### Challenge
Without the images, print all the entries below exactly as given.

[start]

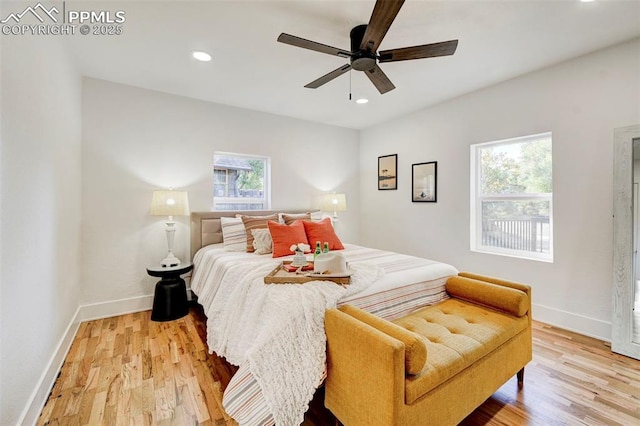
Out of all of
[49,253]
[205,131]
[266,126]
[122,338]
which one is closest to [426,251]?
[266,126]

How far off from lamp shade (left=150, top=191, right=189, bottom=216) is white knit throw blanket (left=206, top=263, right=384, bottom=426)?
5.21 ft

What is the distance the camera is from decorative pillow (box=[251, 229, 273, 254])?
290 centimetres

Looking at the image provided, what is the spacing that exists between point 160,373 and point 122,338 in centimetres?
86

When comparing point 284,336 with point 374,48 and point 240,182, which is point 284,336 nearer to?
Result: point 374,48

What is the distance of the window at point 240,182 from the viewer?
12.5ft

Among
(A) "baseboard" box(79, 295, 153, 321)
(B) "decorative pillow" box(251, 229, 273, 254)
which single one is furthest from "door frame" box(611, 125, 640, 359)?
(A) "baseboard" box(79, 295, 153, 321)

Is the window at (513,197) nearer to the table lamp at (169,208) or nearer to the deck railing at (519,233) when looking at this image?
the deck railing at (519,233)

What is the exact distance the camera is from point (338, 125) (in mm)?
4797

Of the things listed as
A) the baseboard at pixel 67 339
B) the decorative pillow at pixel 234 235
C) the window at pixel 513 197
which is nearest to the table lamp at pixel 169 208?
the decorative pillow at pixel 234 235

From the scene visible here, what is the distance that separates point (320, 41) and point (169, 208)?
2.27m

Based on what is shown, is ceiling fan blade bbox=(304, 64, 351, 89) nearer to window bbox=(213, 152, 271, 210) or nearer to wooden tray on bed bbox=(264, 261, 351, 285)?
wooden tray on bed bbox=(264, 261, 351, 285)

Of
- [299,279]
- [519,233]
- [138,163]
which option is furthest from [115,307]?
[519,233]

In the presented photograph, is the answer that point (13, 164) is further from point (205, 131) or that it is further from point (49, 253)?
point (205, 131)

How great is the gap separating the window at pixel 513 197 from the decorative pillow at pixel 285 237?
2.19 metres
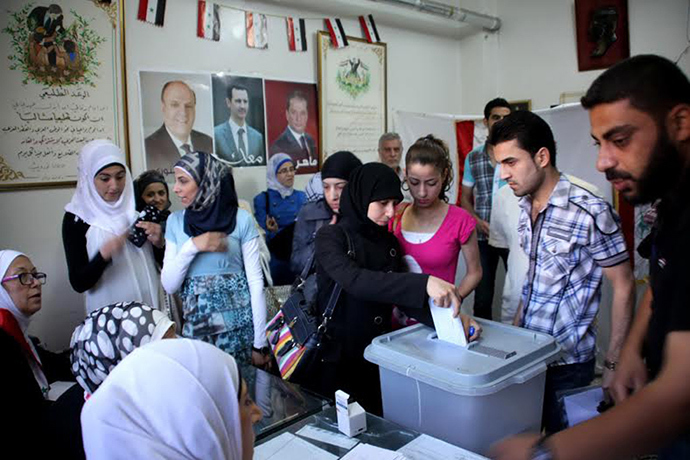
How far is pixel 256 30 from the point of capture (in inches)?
142

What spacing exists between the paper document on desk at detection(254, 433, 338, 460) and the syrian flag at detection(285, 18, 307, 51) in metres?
3.22

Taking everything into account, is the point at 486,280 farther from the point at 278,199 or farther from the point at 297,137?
the point at 297,137

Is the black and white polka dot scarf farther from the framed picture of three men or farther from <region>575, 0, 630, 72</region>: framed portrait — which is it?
<region>575, 0, 630, 72</region>: framed portrait

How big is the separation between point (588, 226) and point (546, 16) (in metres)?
4.00

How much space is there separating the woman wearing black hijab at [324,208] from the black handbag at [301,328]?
1.74ft

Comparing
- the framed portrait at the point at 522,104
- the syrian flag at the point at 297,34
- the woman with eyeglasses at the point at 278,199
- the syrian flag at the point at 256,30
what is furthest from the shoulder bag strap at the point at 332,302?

[end]

### Solution to the problem
Out of all of
[49,253]
[205,131]
[266,126]
[122,338]
which one is closest to [426,251]?
[266,126]

How far off from lamp shade (left=150, top=191, right=189, bottom=216) is white knit throw blanket (left=206, top=263, right=384, bottom=426)?
5.21 ft

What is the distance the camera is from decorative pillow (box=[251, 229, 273, 254])?
290 centimetres

Looking at the image provided, what is the spacing that exists between point 160,373 and point 122,338 in centimetres?
86

When comparing point 284,336 with point 374,48 and point 240,182, which is point 284,336 nearer to?
Result: point 374,48

What is the distance of the window at point 240,182 from the viewer?
12.5ft

Among
(A) "baseboard" box(79, 295, 153, 321)
(B) "decorative pillow" box(251, 229, 273, 254)
which single one is furthest from "door frame" box(611, 125, 640, 359)?
(A) "baseboard" box(79, 295, 153, 321)

Is the window at (513,197) nearer to the table lamp at (169,208) or nearer to the deck railing at (519,233) when looking at this image?
the deck railing at (519,233)

What is the exact distance the camera is from point (338, 125) (in mm)?
4797

Of the things listed as
A) the baseboard at pixel 67 339
B) the decorative pillow at pixel 234 235
C) the window at pixel 513 197
which is nearest to the table lamp at pixel 169 208?
the decorative pillow at pixel 234 235

From the scene visible here, what is the distance that separates point (320, 41) and point (169, 208)?
2.27m

Based on what is shown, is ceiling fan blade bbox=(304, 64, 351, 89) nearer to window bbox=(213, 152, 271, 210) or nearer to wooden tray on bed bbox=(264, 261, 351, 285)?
wooden tray on bed bbox=(264, 261, 351, 285)

Of
- [299,279]
- [519,233]
- [138,163]
which option is furthest from [115,307]?
[519,233]

In the presented photograph, is the answer that point (13, 164) is further from point (205, 131) or that it is further from point (49, 253)?
point (205, 131)

How great is the gap separating the window at pixel 513 197 from the decorative pillow at pixel 285 237?
2.19 metres
How far is pixel 256 30 from the point of capture (in inches)?
142

What spacing exists between the paper document on desk at detection(254, 433, 338, 460) and the syrian flag at detection(285, 18, 307, 51) in metres?
3.22

Taking everything into account, is the point at 486,280 farther from the point at 278,199 or farther from the point at 297,137?
the point at 297,137

Is the black and white polka dot scarf farther from the framed picture of three men or farther from <region>575, 0, 630, 72</region>: framed portrait — which is it?
<region>575, 0, 630, 72</region>: framed portrait

How big is the separation between point (588, 226) and point (546, 16) (in metres)?
4.00

How much space is there separating the woman wearing black hijab at [324,208] from the black handbag at [301,328]?
1.74ft

Comparing
- the framed portrait at the point at 522,104
- the syrian flag at the point at 297,34
- the woman with eyeglasses at the point at 278,199
- the syrian flag at the point at 256,30
what is furthest from the shoulder bag strap at the point at 332,302?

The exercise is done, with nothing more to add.